Para o nosso lado, os sinais de
ficarmos de “pernas para o ar”, vêm de dois sinais de covardia emitidos pelo
governo brasileiro: a) A baixa popularidade, evidentemente que merecida, pois,
nada é feito que orgulhe os explorados, ao contrário, as políticas de
preservação dos exploradores seguem mais seguras do que se tivéssemos com um
governo de extrema-direita, senão vejamos: os juros, apesar da mudança do
presidente do Banco Central, continuam ainda mais elevados; o preço dos
combustíveis que influenciam na alta de todos os preços dos produtos dependentes
de transporte terrestre e, apesar da “intervenção” na Petrobras, nenhum sinal
de melhora; o mesmo ocorre com o custo dos
alimentos etc. b) Por outro lado, a Linha do Equador que divide o campo de
futebol situado nas proximidades da Foz do Rio Amazonas, na qual se pensa perfurar
poços de petróleo é mais uma contribuição equivocada e representa o enterro
definitivo do compromisso desse governo com enfrentamento das mudanças
climáticas. Se a energia produtiva do imperialismo é o petróleo, é evidente que,
não importa onde esteja, lá estará a exigência, como ocorreu com o pré-sal, da
obrigatoriedade de entregar o poço para o controle do capital internacional.
De pernas para o ar, portanto, está
esse governo que ao invés de investir em políticas para desconcentrar a terra,
taxar as grandes fortunas e criar alternativas de trabalho para as pessoas mais
pobres, acomoda-se dentro das exigências das responsabilidades fiscais, distanciado
das organizações que investiram tudo, acreditando em melhorias.

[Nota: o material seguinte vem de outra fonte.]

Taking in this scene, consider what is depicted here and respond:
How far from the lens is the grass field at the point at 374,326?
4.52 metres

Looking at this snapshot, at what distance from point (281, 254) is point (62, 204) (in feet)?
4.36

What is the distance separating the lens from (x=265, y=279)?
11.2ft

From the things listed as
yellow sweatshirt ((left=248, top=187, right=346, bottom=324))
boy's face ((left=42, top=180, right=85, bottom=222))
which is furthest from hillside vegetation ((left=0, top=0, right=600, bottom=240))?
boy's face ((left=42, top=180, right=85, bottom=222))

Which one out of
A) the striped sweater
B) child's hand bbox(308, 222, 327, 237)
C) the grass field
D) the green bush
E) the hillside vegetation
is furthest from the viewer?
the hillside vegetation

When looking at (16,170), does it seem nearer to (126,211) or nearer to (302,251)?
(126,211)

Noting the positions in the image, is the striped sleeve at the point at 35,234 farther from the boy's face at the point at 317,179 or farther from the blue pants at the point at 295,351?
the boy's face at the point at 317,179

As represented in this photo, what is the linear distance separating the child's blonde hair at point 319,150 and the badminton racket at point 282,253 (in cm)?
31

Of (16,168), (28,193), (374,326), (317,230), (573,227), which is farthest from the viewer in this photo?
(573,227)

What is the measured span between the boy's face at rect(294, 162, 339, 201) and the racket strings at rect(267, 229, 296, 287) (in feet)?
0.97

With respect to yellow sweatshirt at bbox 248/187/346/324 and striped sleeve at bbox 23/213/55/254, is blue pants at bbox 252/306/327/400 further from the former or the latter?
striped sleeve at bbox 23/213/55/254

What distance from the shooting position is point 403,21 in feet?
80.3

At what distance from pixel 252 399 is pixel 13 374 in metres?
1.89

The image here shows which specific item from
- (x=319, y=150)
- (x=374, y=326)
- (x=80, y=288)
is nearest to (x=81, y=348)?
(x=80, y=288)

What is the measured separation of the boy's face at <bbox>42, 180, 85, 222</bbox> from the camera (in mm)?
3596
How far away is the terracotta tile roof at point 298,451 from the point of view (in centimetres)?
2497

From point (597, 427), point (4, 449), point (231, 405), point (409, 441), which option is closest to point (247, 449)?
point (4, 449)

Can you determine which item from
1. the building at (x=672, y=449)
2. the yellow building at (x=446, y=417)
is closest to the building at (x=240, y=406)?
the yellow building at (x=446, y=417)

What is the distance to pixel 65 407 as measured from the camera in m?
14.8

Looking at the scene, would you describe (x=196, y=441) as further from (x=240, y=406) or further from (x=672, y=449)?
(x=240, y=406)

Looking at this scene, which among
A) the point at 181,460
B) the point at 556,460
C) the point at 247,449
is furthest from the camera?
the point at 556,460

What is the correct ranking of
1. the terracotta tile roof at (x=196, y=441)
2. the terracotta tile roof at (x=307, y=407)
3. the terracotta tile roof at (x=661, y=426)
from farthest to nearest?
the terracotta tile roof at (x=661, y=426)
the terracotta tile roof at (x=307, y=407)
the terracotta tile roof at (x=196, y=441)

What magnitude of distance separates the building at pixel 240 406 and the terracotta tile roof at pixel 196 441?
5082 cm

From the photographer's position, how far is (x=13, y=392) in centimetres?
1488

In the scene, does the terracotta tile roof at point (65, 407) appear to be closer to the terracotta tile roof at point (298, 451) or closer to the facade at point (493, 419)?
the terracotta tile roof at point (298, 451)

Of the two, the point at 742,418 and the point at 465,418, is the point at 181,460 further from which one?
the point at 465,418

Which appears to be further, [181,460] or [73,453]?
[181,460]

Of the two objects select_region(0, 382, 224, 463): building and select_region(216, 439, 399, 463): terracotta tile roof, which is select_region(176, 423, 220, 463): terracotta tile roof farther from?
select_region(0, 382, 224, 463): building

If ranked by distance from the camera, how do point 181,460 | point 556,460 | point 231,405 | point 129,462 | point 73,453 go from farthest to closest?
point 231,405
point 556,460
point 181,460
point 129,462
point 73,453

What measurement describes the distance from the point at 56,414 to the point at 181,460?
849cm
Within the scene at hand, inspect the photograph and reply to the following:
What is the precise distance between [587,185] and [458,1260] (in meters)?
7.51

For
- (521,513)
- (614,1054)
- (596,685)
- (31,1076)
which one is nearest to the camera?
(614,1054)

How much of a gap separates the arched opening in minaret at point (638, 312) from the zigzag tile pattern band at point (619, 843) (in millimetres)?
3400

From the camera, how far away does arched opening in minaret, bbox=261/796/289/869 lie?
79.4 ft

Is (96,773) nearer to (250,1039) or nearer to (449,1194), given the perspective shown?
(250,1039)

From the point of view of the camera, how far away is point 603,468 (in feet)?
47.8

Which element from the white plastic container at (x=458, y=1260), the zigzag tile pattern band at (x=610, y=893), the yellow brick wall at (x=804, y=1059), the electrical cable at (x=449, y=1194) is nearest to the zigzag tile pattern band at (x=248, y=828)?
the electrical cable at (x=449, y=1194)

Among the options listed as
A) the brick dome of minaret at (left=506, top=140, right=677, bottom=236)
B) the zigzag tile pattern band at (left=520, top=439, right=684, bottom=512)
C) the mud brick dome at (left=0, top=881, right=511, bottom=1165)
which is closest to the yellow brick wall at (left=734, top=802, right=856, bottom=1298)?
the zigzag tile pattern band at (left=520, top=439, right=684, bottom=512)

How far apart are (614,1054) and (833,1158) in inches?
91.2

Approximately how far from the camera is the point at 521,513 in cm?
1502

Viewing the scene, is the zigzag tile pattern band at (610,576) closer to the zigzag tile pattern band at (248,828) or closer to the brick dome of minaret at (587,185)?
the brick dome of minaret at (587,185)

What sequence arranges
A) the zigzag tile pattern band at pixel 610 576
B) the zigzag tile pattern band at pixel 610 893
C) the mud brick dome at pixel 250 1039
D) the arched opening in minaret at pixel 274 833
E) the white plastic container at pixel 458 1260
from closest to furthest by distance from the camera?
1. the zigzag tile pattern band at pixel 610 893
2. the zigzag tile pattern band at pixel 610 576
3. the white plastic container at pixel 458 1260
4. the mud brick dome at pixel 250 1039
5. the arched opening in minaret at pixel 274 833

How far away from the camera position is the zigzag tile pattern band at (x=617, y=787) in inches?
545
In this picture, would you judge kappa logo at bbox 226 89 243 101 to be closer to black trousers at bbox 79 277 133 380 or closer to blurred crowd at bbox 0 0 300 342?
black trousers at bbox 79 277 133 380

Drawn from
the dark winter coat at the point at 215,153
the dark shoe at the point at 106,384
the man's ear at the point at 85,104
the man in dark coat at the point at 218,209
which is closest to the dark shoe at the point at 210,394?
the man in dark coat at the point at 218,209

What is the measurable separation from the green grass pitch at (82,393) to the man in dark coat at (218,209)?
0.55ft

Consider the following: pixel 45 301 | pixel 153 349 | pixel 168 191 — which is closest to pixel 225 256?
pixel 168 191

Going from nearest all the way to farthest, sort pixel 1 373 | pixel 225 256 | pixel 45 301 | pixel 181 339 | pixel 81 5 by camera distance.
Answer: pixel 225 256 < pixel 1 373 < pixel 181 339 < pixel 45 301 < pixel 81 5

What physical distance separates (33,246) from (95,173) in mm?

Mas, pior que
isso, de pernas para o ar estão as forças partidárias progressistas (já não
sabemos se são), que ao invés de debaterem com a sociedade os problemas do
país, gastam o tempo articulando candidaturas, no meio de um mandato de um
presidente que vai de mal a pior. Tantas outras coisas estão de pernas para o
ar que cada cabeça pensante pode indicar e atualizar a relação.
Não teremos tempos fáceis pela
frente, o importante é perceber que tudo tende a ficar ruim para todos. Como as
organizações populares crescem mais em tempo de “vacas magras”, agora, que as
forças, antes de esquerda, já não têm a oferecer e pelo que tudo indica, o
ciclo da política eleitoral para as causas populares se esgotou, cabe saber o
quê e em que direção iremos reiniciar a longa marcha. “A união faz a força”;
mas é preciso ter uma razão para se unir.
Ademar
Bogo
[1] GALEANO, Eduardo. De pernas pro
ar. Porto Alegre: L&PM, 1999, p. 27.